Page excerpt:
Generations of Jedi Unite: It’s Time for Episode 8
Star Wars fans are a passionate bunch.
They own – and live in – the tees.
They collect – without opening – the memorabilia.
They recite large chunks from all the movies (apart from, perhaps The Phantom Menace) and devour sites like Wookieepedia during the quiet periods, when there’s no feature movie or cartoon spin-off (not that there’s been many quiet periods since the turn of the century; the torture the 1980s kids who merely had to make do with viewing the original three flicks at least 100 times each went through).
When the trailer for The Last Jedi was released in October there was pandemonium similar to the release of an actual movie. The footage was electrifying: high-octane, teasing, sub-plot hinting – a chance, perhaps, at redeeming the clumsy, plot-hole-riddled The Force Awakens.
Could they possibly do a better job of balancing the past and present this time around?
Then there’s the “Episode 8 Countdown” sites. A few months ago there were only a couple but now there are many, all counting the number of days, hours, minutes and seconds until that warmly familiar Lucasfilm Limited logo again flashes across the screen, giving way to those words, ‘A long time ago in a galaxy far, far away’, which in turn gives way to John Williams’ booming, goosebump-sprouting opening theme.
The 10-year-olds in millions of adults are stirring with excitement at this thought alone. With a release date of December 15 for The Last Jedi, Christmas has come 10 days’ early for Star Wars fanatics.
While I’ll certainly watch it (hopefully before Christmas but probably early in the new year), the so-so returns since reviving the saga in 1999 with The Phantom Menace ensure I’m more of an interested onlooker these days.
Of course, this wasn’t the case as a kid.
I was only six, but I vividly recall going to the cinema with dad to watch Return of the Jedi for the first time back in 1983. Thirty-four years ago now. Return of the Jedi falls short of A New Hope and The Empire Strikes Back in overall quality by virtue of losing its way a little in the Ewok-dominated second half, but the Tatooine sequence is probably the best introduction of all the movies.
Jabba’s palace, and, more to the point, Jabba himself: those mottled, reptilian eyes; that slug tongue; that listless devouring of the Klatooine paddy frog.

Dataset records:
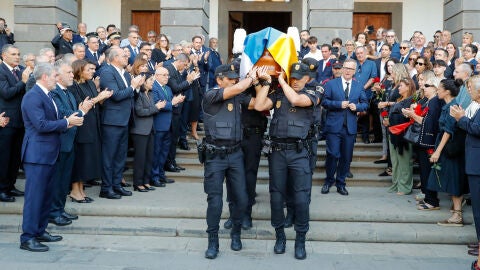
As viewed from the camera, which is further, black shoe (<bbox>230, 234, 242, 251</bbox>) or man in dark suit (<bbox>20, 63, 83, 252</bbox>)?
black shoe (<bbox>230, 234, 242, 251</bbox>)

---

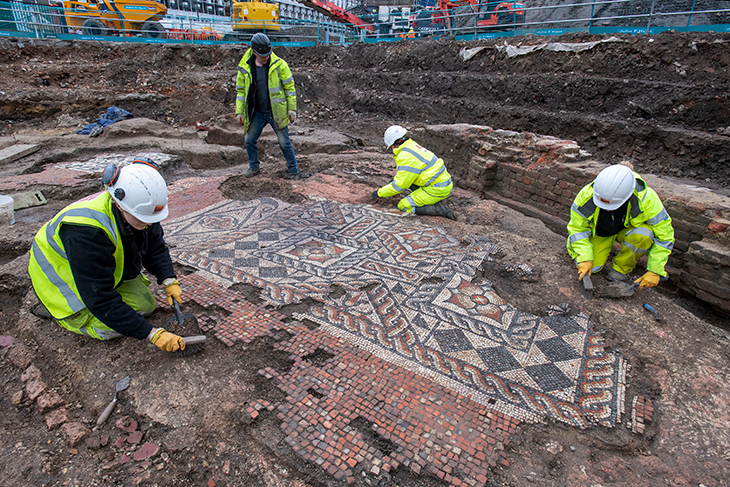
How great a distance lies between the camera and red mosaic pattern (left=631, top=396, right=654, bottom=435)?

==

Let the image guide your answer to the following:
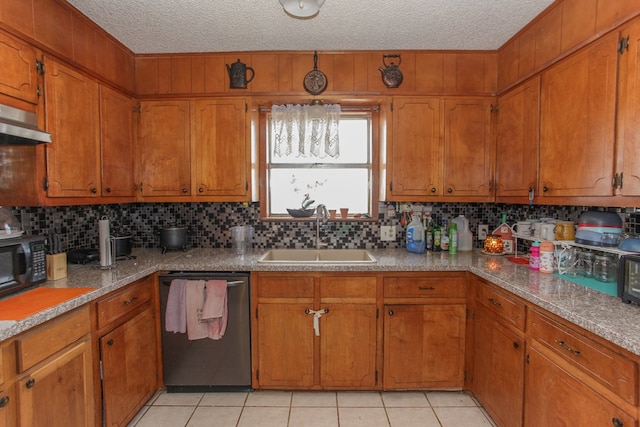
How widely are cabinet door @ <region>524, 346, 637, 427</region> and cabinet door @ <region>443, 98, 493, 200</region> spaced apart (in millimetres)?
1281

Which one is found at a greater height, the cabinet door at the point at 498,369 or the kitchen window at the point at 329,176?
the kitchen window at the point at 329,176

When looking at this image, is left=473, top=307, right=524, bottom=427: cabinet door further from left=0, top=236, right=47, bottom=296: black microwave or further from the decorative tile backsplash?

Description of the task: Carry on the Star Wars essay after its last sentence, the one about Jabba's eyes, tongue, and paddy frog, writing in the same personal voice.

Answer:
Those fleeting, yet unforgettable characters: the putrid little Salacious Crumb; the awesome Rancor.
Princess Leia – every teenage boy’s dream – wearing next to nothing, enslaved by Jabba’s side.
And, of course, the brave rescue mission of the carbonite-encased Han by Luke, the redeemed Lando and company.
My eyes must have been popping out of my head – much like Jabba’s were when Leia eventually strangles him.
With the characters from our childhoods still in play, there’s almost an obligation to find out what happens…
This is why each new Star Wars movie is a major event. With the characters from our childhoods still in play, there’s almost an obligation to find out what happens: why my boyhood hero, Mark Hamill’s Luke, disappeared like he did; the fallout from Han’s death; Leia’s final screen moments. The new characters are engaging enough – although Kylo Ren is like a toy version of Darth Vader; as one witty fanatic quipped on a Star Wars forum, “the biggest sith wimp ever seen in a galaxy far, far away” – but as far as Episode 8 goes, it’s wanting to know what happens with the oldies that brings the ’80s kids back.
Is Chewy still roaring?
Do Leia and Luke reunite?
No, the movies since Return of the Jedi haven’t been great, but because we know how good they can be (The Empire Strikes Back) we’re waiting with bated breath for another belter. The Last Jedi at least hints at something approaching awesome.
To all the fathers taking their sons to the cinema for what will no doubt be yet another visual feast, enjoy. And take the time to watch your kid’s reaction. You might even see yourself as a child.
May the Force be with you.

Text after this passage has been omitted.